The answer must be a single number: how many lines of the entries below include "Zealand".

Collected data entries:
..........
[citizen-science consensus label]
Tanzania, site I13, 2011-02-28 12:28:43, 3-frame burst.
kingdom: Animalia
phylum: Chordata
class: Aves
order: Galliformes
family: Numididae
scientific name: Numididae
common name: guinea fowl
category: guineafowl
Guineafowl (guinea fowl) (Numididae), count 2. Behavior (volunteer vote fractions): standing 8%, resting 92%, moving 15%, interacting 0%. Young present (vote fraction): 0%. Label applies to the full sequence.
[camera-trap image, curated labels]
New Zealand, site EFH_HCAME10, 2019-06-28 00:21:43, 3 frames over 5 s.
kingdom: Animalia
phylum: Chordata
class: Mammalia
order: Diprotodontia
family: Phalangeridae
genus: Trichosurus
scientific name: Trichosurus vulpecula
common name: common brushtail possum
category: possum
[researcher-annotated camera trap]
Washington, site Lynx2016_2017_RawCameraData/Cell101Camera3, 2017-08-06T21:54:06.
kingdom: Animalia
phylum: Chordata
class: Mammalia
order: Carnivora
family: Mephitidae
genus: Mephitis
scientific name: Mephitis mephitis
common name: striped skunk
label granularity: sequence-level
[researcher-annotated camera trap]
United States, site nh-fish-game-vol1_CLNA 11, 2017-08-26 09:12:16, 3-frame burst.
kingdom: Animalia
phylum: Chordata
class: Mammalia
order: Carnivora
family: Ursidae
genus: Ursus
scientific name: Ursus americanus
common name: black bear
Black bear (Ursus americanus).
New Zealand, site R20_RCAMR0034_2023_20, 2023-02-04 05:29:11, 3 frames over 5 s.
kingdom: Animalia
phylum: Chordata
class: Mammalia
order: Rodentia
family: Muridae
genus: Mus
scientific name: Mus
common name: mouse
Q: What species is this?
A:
..........
Solution to the exercise -
2